I will have to compare our water bill to almond production records and report back. My guess is that as with all statistics these are meant to tell a bit of a "fish" story.. 

Possible but unlikely accurate.


----------



## beemandan (Dec 5, 2005)

I expect it takes a lot of water to keep an almond tree alive for a year. Much of that water goes into producing leaves, and growth of the tree and root system, not to mention general survival. Some actually goes to produce the almond as well. I'd bet they took the total annual consumption of an average tree and divided it by the average number of almonds a tree produces. I have some oak trees in my yard that consume huge amounts of water each year and I'd bet, using the same method it'd take twenty or thirty gallons to produce each acorn. Is that a fair method? I don't have an opinion but I'm guessing that anything planted on that acreage would consume similar amounts.


----------



## BeeGhost (May 7, 2011)

I would like the media to find out how many gallons of water the average swimming pool loses to evaporation per week. Also how many gallons per sqft of lawn area to keep it green, how many gallons to fight an average forest fire, how many gallons a steer/hog/chicken drinks in its life time before slaughter, how many gallons its takes to wash a car. The list can go on and on.

The ONLY thing that really makes me mad is what is being ripped out to plant orchards of almonds. I just noticed last week that they disced a few hundred acres of alfalfa and have graded it and are trenching it to run pipe for you guessed it..........almonds. Also seen a freshly planted orchard of almonds where safflower was grown a couple years ago.

There has to be something that can be done or something planted to alleviate the monoculture that almonds produce, something viable to pollinators and wildlife. I understand it has to be bare underneath for harvest time........but what about every 5th row for 100 yards some sort of plant that is beneficial to us!!!


----------



## HarryVanderpool (Apr 11, 2005)

I have been with the same almond grower for many years.
I stay in the same motel every year, often the same room. (because I can see my truck)
Last season the toilet was running, and running HARD.
I thought that I would shut off the valve behind the toilet to save water between flushes.
Oddly, the valve did not work. As much water ran with the valve closed as open.
So I reported the problem to the management.
After all; they are aware of the water shortage, right?
When I went down to retrieve my bees, I got the same room.
Yep! Water still running.
I'll bet it is still running right now.
What do you guess; 3 - 5 gallons per minute, 24 hours daily, 365?

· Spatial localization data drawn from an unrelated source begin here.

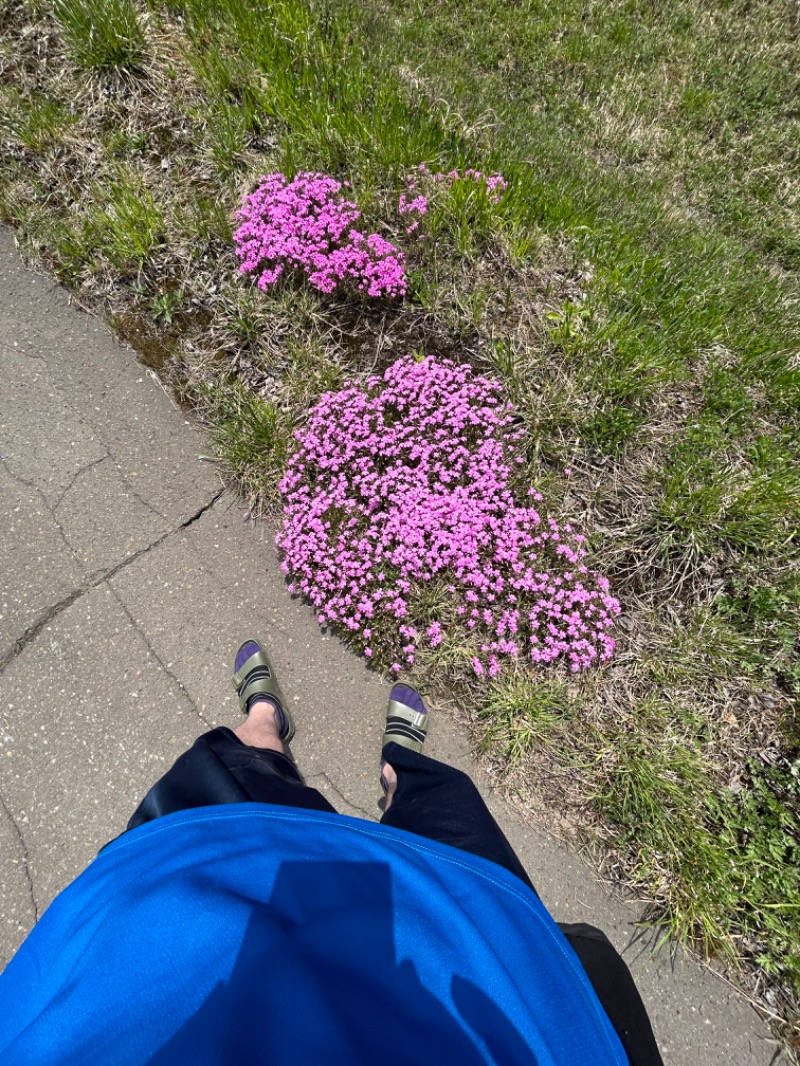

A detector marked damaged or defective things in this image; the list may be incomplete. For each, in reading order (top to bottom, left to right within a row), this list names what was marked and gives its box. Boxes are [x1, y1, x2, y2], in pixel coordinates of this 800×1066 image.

crack in concrete [0, 486, 226, 669]
crack in concrete [105, 584, 213, 733]
crack in concrete [0, 788, 39, 921]
crack in concrete [307, 771, 375, 818]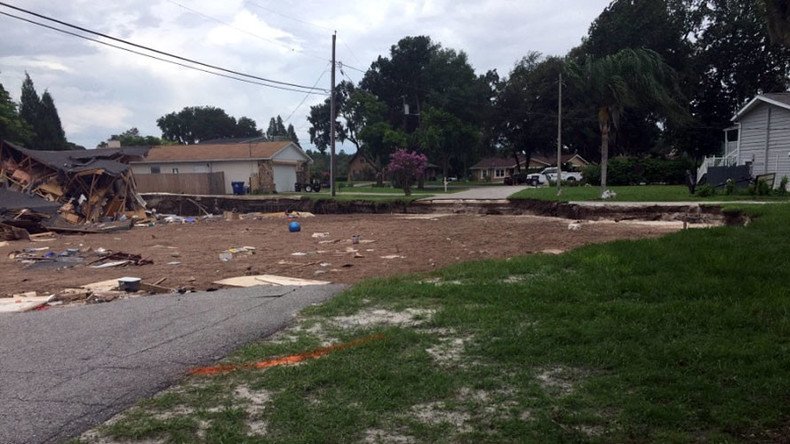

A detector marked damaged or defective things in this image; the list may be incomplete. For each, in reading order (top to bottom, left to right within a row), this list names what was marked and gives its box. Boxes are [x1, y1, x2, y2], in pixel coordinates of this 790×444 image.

broken roof [136, 141, 310, 164]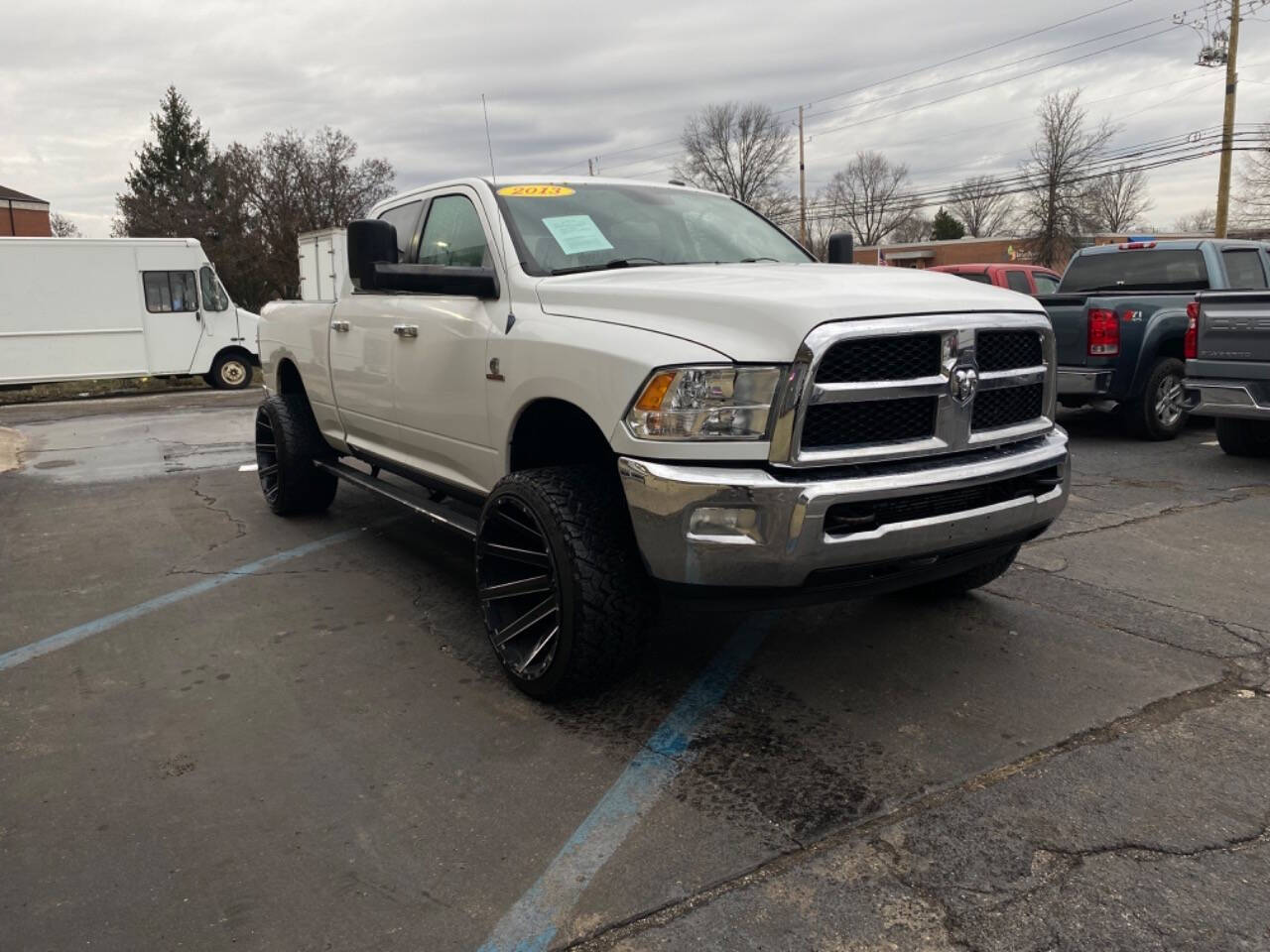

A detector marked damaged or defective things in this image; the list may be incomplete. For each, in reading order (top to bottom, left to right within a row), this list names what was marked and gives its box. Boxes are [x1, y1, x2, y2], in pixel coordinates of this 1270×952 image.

OH! Ahemmmmmmm!!! "The drought is because of almond growers"
Yeah. Thats the ticket!


----------



## xroads (Apr 9, 2013)

I read somewhere that leaking toilets/faucets in CA alone is a billion gallons a year.





HarryVanderpool said:


> I have been with the same almond grower for many years.
> I stay in the same motel every year, often the same room. (because I can see my truck)
> Last season the toilet was running, and running HARD.
> I thought that I would shut off the valve behind the toilet to save water between flushes.
> ...


----------



## JRG13 (May 11, 2012)

The worst is people complaining about the water release for the fish.... where does that water go... the Delta, where do we pump water for Socal from... the Delta...


----------



## Brian Suchan (Apr 6, 2005)

7-8k $ an acre in so cal for irragation. According to the article ine the new abj. Is this true??


----------